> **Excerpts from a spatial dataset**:

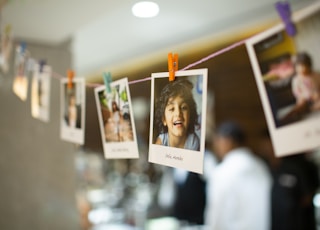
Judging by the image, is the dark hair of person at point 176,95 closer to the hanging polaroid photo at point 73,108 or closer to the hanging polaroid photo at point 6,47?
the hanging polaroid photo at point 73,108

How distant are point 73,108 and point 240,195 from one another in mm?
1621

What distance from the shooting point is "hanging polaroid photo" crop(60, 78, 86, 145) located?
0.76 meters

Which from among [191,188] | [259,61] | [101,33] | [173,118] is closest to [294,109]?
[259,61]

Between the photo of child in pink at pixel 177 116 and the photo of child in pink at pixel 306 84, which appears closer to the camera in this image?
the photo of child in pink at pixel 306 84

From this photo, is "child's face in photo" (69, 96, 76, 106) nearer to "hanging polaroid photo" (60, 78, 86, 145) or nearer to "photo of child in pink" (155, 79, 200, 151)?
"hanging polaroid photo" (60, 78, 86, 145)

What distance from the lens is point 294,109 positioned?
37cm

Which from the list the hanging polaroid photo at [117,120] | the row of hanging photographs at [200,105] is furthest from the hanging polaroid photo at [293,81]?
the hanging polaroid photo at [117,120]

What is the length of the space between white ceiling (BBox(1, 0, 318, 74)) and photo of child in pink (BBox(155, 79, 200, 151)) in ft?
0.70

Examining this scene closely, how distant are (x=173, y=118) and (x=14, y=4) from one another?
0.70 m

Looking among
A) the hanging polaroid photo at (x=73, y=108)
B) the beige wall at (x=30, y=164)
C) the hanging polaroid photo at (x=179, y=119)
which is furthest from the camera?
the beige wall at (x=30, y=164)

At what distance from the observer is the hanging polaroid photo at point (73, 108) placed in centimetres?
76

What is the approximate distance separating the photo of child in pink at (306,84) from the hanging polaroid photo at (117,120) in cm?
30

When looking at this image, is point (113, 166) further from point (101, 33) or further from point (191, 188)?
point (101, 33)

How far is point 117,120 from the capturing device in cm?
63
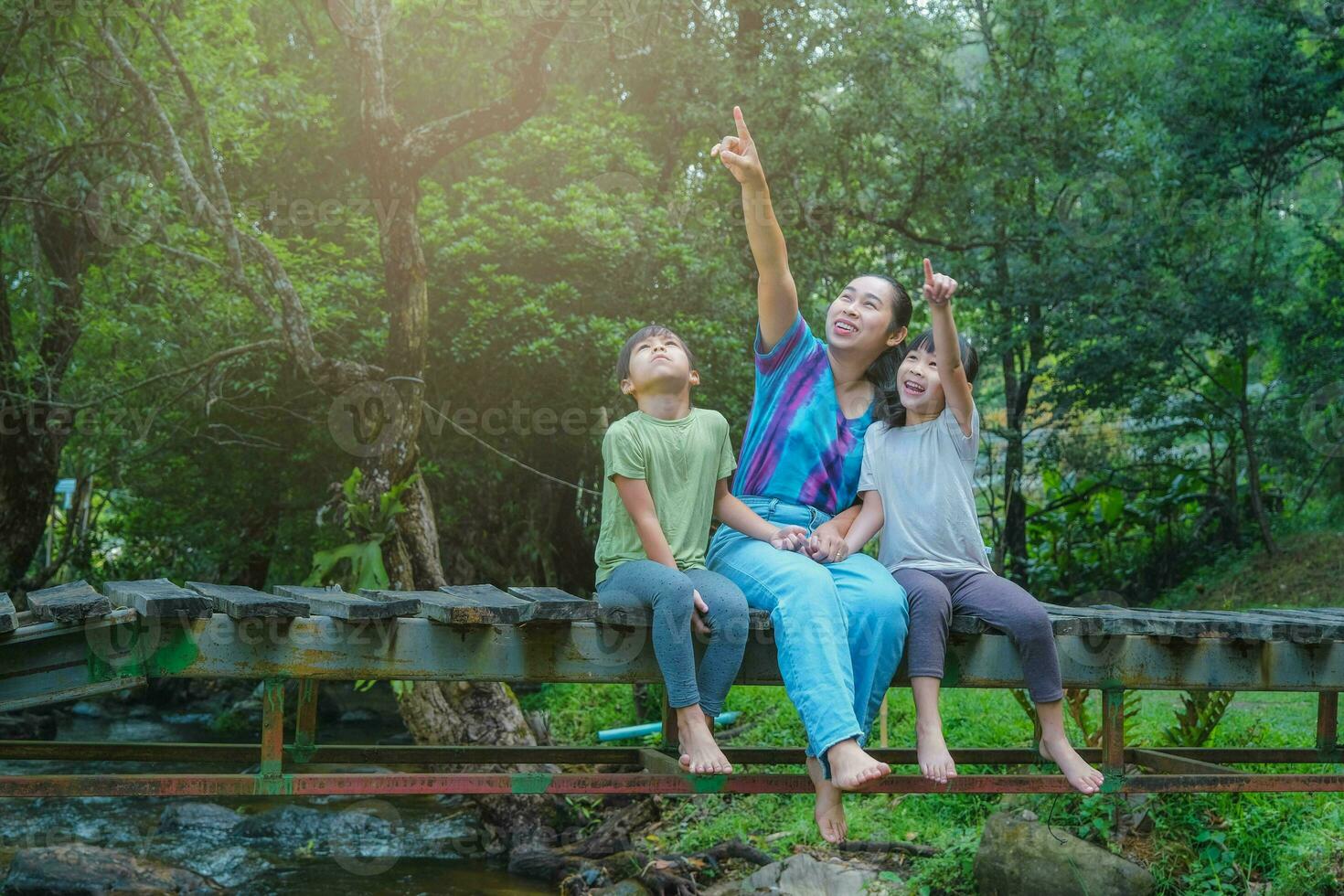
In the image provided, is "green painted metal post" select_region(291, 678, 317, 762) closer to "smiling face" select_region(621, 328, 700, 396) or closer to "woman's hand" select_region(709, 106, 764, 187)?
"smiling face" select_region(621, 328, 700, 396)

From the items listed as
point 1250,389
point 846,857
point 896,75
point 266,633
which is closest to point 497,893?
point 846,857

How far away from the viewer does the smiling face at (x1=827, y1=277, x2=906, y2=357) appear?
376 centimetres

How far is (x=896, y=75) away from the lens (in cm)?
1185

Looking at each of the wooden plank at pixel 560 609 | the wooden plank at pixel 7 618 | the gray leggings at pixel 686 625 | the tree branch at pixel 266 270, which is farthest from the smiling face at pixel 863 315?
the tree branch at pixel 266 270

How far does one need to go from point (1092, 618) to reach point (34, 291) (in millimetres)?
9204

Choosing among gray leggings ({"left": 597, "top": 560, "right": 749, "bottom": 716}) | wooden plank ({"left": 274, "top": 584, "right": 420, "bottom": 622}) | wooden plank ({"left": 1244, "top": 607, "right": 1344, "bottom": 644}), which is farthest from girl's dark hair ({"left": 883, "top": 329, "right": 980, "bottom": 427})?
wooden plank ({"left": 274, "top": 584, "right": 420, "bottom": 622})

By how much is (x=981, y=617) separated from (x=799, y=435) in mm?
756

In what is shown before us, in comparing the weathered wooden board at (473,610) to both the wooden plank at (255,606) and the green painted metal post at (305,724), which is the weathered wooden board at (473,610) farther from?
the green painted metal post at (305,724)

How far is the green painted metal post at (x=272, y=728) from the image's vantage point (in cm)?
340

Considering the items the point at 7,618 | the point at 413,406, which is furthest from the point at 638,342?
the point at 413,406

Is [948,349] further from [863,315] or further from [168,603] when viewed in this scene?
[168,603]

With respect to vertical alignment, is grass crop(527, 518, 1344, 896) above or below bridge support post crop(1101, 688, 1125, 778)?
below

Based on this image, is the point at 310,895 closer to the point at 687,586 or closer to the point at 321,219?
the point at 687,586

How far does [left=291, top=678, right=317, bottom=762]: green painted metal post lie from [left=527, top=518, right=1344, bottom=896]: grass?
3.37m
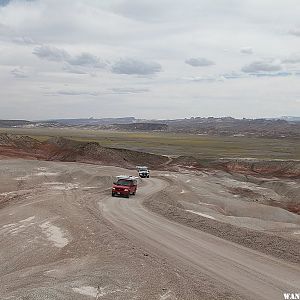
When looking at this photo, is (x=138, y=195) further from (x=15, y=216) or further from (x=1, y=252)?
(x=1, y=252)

> **OBJECTIVE**:
Copy out the items verbatim, starting at the line containing "Is [948,349] further" and continuing through the end of the items, with both ends included. Omit the pictures from your answer.

> **FULL RESPONSE**:
Is [948,349] further from [863,315] or further from [168,603] when viewed in this scene?
[168,603]

With respect to vertical alignment, is grass crop(527, 518, 1344, 896) above or below bridge support post crop(1101, 688, 1125, 778)?
below

Based on this image, is the point at 310,895 closer to the point at 687,586 or closer to the point at 321,219?
the point at 687,586

How far does [left=291, top=678, right=317, bottom=762]: green painted metal post lie from [left=527, top=518, right=1344, bottom=896]: grass?
3.37m
When looking at this photo, is (x=138, y=195) further from (x=15, y=216) or further from (x=1, y=252)?
(x=1, y=252)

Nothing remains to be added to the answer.